▸ Items stored from a collection:

[start]

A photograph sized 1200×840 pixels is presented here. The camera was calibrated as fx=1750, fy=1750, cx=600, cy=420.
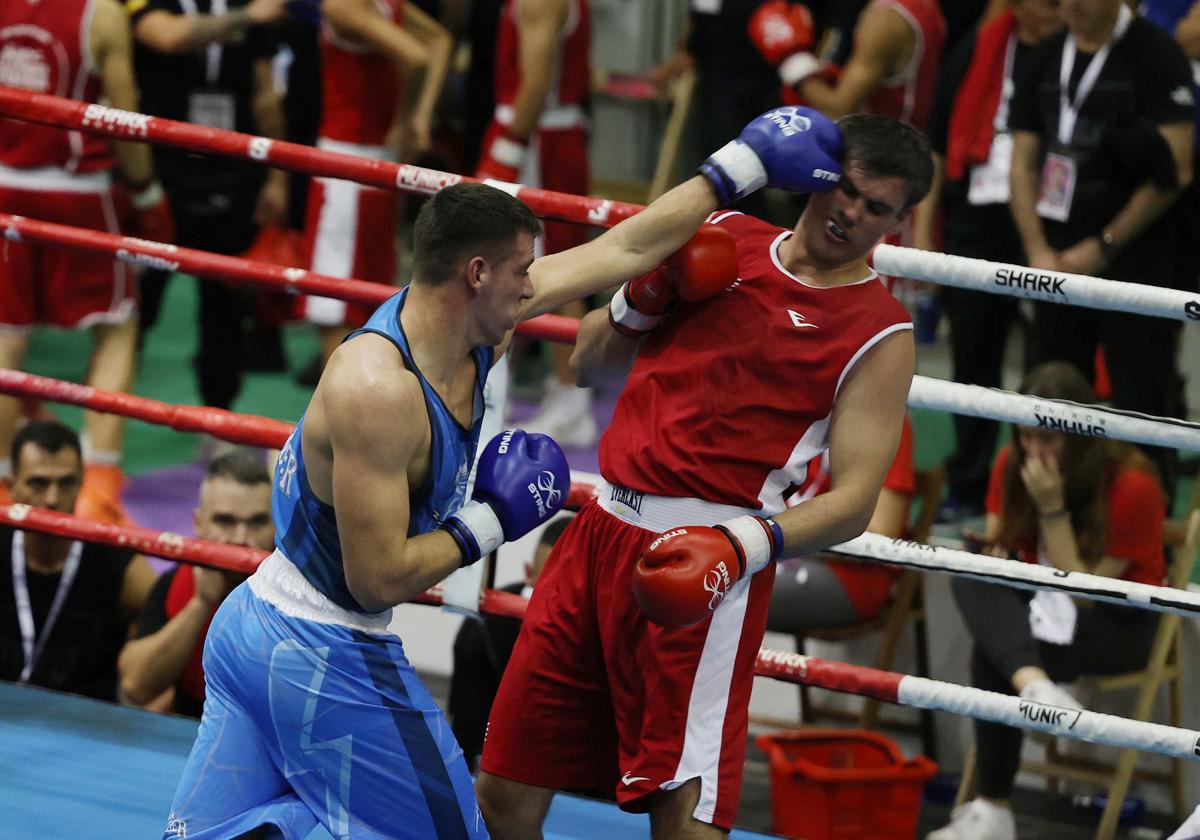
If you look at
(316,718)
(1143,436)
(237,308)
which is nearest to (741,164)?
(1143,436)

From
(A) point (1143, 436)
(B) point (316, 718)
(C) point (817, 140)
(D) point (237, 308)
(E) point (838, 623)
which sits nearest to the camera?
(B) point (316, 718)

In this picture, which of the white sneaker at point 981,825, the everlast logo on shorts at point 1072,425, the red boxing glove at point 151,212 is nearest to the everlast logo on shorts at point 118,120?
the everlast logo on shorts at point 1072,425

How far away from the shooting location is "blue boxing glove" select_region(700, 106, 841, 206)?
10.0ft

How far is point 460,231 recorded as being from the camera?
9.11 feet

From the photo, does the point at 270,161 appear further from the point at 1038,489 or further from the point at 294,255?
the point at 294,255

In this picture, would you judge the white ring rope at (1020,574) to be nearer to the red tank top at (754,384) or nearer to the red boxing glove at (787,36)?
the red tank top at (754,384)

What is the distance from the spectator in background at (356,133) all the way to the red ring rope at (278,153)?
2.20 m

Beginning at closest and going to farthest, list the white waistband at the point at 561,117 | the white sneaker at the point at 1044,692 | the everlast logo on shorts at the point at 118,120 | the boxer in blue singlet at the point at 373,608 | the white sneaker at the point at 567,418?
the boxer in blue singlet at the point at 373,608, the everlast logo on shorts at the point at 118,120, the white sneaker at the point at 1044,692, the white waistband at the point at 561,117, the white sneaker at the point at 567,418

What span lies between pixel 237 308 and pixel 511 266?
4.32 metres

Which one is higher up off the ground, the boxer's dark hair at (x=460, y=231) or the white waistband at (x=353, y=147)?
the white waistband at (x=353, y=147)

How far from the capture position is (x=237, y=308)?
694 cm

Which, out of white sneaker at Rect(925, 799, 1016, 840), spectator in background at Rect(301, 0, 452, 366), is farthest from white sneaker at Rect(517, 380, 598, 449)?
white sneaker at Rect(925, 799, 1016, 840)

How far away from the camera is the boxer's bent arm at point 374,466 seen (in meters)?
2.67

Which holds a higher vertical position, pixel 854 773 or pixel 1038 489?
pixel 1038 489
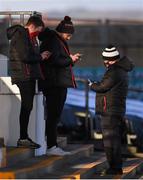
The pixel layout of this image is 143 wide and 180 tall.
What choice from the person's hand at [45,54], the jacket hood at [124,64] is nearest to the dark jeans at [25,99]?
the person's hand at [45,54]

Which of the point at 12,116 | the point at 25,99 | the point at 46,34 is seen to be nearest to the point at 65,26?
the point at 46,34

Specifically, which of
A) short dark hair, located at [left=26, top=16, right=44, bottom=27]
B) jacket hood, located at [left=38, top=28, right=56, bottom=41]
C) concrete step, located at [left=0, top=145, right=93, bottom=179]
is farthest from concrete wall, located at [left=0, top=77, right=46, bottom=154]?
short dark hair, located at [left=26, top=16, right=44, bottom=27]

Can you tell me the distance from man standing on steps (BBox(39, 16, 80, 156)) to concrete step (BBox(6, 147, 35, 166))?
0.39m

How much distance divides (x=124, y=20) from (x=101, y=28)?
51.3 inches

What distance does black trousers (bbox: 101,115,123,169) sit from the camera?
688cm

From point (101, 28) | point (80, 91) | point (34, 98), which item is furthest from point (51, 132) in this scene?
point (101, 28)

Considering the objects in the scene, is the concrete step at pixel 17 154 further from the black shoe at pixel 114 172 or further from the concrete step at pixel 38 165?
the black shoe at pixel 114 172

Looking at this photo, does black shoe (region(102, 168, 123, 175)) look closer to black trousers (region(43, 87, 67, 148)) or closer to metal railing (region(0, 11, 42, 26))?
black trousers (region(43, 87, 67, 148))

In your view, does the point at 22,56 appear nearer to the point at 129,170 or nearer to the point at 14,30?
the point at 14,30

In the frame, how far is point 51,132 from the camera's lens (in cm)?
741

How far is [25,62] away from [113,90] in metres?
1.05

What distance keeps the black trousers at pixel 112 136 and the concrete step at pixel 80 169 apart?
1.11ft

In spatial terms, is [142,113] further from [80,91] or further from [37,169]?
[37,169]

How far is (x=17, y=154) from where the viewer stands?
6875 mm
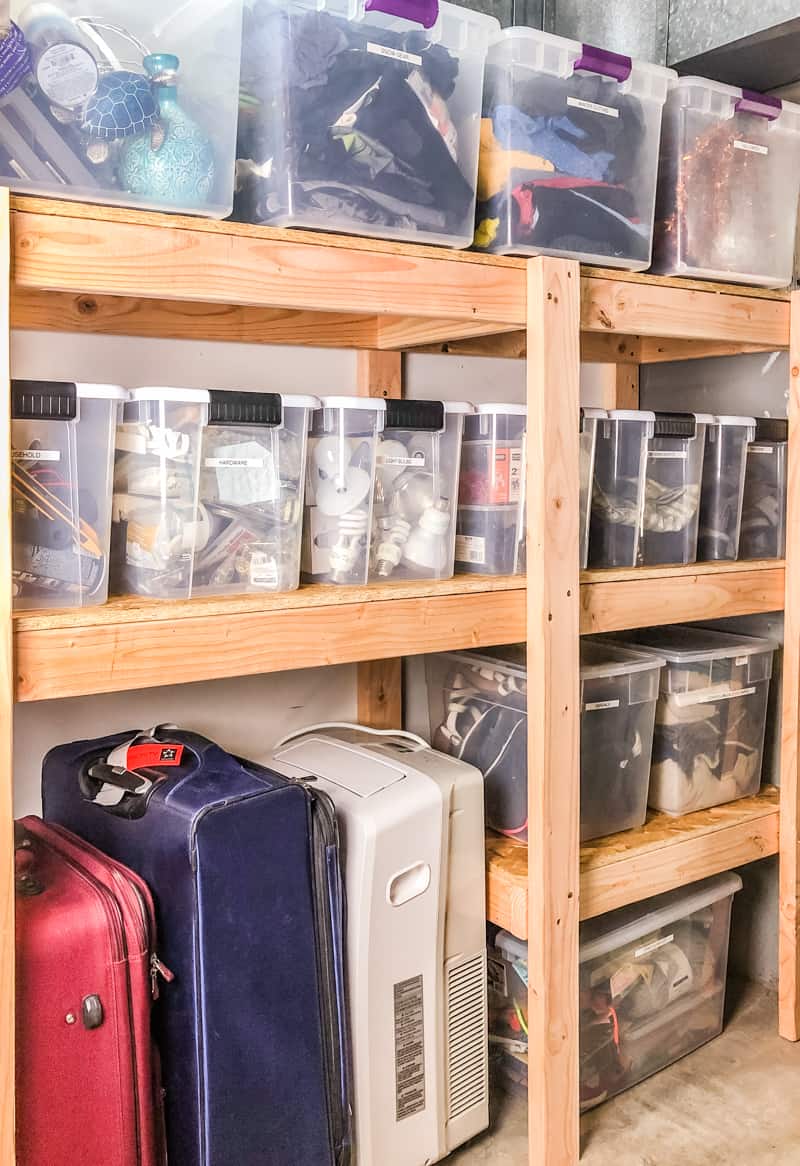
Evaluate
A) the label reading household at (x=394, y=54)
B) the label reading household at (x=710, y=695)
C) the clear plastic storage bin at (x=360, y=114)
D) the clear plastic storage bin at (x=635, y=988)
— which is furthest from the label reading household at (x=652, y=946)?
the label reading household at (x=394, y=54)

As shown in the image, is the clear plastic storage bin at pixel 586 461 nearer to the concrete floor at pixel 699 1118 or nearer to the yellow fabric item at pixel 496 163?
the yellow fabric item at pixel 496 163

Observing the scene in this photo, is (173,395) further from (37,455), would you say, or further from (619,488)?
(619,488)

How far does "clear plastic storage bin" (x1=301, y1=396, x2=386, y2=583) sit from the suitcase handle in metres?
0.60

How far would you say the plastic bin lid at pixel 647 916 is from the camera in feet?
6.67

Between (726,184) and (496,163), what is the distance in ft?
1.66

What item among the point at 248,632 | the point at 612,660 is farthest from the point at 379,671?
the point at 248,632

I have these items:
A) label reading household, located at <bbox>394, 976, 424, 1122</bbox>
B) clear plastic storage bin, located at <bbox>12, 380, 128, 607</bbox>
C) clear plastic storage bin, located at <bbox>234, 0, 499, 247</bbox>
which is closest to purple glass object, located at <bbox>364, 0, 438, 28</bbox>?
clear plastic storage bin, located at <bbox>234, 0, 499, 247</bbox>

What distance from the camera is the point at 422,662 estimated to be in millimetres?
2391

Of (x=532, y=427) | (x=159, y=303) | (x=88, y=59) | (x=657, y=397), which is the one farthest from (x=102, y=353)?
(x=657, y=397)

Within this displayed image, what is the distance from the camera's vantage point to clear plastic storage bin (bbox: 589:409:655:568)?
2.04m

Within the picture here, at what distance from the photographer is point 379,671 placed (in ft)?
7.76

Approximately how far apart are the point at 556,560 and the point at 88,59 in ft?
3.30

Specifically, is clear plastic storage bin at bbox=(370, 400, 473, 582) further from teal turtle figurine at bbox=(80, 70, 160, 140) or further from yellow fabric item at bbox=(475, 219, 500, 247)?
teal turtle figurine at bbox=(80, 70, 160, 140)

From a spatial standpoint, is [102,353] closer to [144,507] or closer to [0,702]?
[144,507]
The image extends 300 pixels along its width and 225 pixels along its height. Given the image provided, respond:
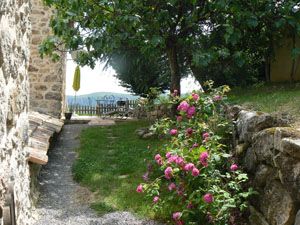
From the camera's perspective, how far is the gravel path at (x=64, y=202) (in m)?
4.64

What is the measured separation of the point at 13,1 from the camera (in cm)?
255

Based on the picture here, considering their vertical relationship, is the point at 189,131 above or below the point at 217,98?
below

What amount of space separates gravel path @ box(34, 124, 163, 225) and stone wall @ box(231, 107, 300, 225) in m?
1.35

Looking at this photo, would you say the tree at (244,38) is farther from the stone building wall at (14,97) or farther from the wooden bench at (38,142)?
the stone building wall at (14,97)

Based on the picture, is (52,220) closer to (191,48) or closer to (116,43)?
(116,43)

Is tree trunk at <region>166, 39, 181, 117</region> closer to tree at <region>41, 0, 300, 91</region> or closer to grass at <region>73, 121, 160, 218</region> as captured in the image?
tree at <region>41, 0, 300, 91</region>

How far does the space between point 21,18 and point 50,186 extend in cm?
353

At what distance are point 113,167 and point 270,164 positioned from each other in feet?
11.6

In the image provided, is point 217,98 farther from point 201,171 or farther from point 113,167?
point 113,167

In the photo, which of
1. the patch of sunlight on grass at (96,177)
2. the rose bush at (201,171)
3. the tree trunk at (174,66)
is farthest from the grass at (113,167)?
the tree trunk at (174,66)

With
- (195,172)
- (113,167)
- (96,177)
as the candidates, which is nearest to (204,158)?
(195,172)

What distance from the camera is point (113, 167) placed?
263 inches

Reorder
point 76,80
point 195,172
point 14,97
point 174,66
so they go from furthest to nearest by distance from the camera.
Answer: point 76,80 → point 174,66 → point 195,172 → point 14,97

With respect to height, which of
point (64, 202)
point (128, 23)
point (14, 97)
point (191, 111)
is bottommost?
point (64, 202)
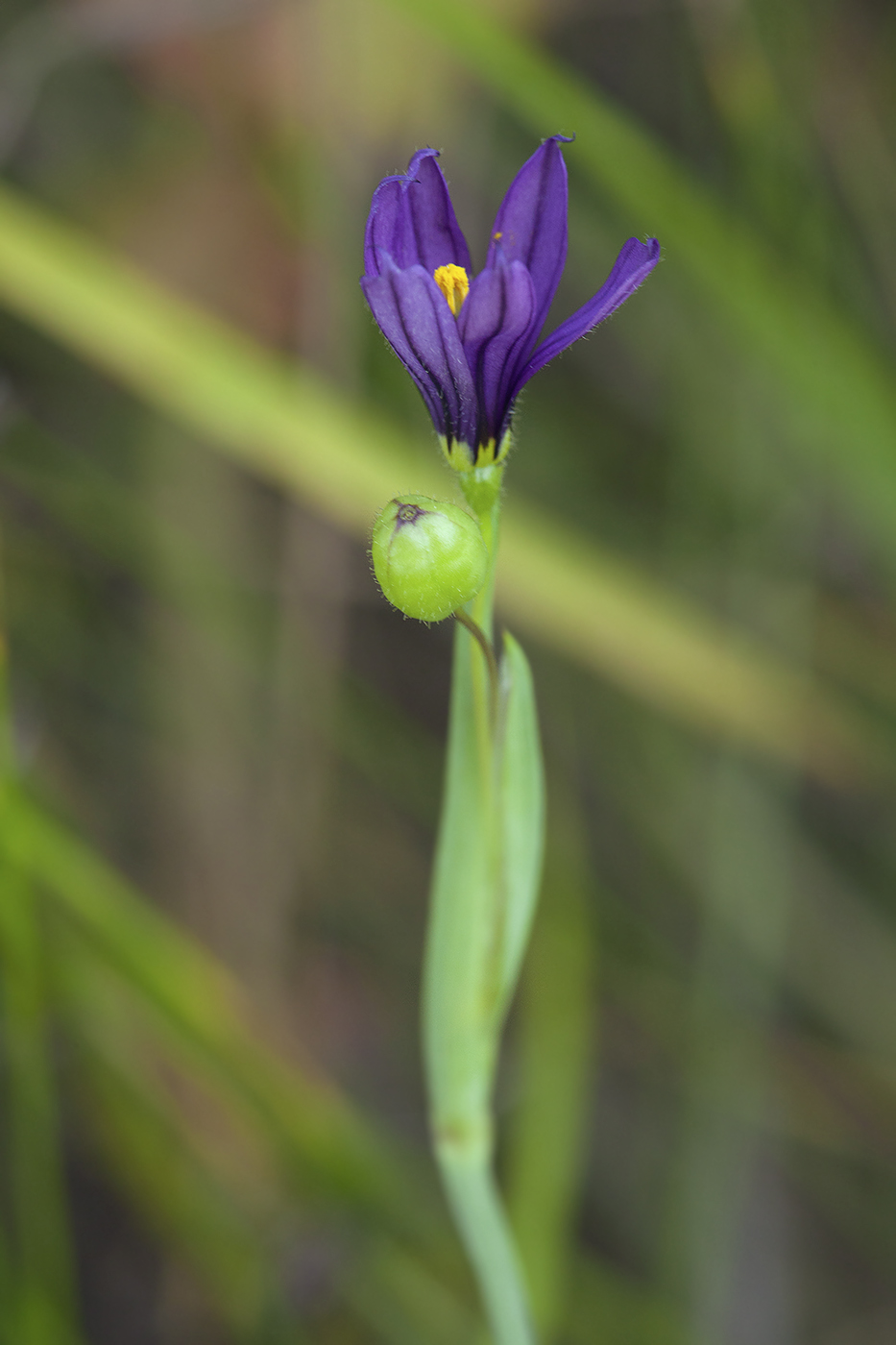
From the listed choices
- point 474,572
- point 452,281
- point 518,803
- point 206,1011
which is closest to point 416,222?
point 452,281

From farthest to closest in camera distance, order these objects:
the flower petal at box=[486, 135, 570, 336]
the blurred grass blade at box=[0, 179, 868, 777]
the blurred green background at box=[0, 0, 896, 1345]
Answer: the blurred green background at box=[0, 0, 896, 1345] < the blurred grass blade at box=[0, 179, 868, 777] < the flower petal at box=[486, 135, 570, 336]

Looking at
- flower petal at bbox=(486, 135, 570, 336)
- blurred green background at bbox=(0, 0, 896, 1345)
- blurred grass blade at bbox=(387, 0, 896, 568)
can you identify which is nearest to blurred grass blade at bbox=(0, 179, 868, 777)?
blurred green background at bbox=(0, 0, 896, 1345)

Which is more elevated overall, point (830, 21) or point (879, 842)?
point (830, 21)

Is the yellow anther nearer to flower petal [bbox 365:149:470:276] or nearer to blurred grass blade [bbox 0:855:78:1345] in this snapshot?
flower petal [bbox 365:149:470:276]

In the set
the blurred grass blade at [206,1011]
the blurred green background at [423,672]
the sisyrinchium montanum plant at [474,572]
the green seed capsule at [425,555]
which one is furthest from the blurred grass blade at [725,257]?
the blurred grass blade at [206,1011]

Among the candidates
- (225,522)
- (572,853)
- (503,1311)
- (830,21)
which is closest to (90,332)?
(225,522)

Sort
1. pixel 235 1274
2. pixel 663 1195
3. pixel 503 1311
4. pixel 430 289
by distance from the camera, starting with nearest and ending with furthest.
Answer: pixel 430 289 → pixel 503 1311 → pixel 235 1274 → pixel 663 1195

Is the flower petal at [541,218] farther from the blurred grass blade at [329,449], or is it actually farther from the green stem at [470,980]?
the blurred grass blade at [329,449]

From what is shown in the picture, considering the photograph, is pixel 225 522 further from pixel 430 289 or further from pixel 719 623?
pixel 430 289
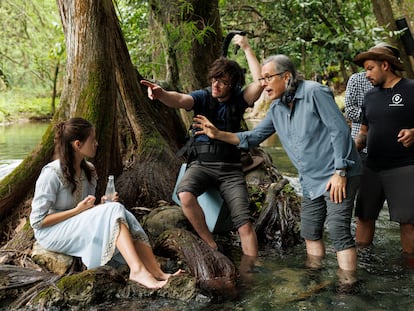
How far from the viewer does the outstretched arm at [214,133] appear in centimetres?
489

[end]

▸ Problem to work on:
Copy out, word for word, the part of the data that opens with the line containing "Is tree trunk" and closes with the line containing "Answer: the blurred", including both of those lines. Leave the pictures out.

▸ Right answer:
Is tree trunk at <region>166, 39, 181, 117</region> closer to tree at <region>41, 0, 300, 91</region> or closer to grass at <region>73, 121, 160, 218</region> as captured in the image?
tree at <region>41, 0, 300, 91</region>

How far does the space between point 21,18 and point 50,186 extend in cm?
353

At what distance are point 113,167 and point 270,164 positioned from each other in feet?
11.6

In the image provided, is point 217,98 farther from point 201,171 or farther from point 113,167?
point 113,167

In the photo, which of
1. the patch of sunlight on grass at (96,177)
2. the rose bush at (201,171)
3. the tree trunk at (174,66)
is farthest from the grass at (113,167)?
the tree trunk at (174,66)

With
- (195,172)
- (113,167)
- (96,177)
as the candidates, which is nearest to (204,158)?
(195,172)

What distance from the camera is point (113, 167) placed?
263 inches

Reorder
point 76,80
point 195,172
point 14,97
point 174,66
so they go from furthest to nearest by distance from the camera.
Answer: point 76,80 → point 174,66 → point 195,172 → point 14,97

With respect to height, which of
point (64, 202)
point (128, 23)
point (14, 97)
point (191, 111)
is bottommost?
point (64, 202)
From the listed choices
- point 474,572
- point 452,281
- point 518,803
- point 206,1011
which is closest to point 416,222?
point 452,281

From farthest to closest in camera distance, order these objects:
the flower petal at box=[486, 135, 570, 336]
the blurred grass blade at box=[0, 179, 868, 777]
the blurred green background at box=[0, 0, 896, 1345]
Answer: the blurred green background at box=[0, 0, 896, 1345] < the blurred grass blade at box=[0, 179, 868, 777] < the flower petal at box=[486, 135, 570, 336]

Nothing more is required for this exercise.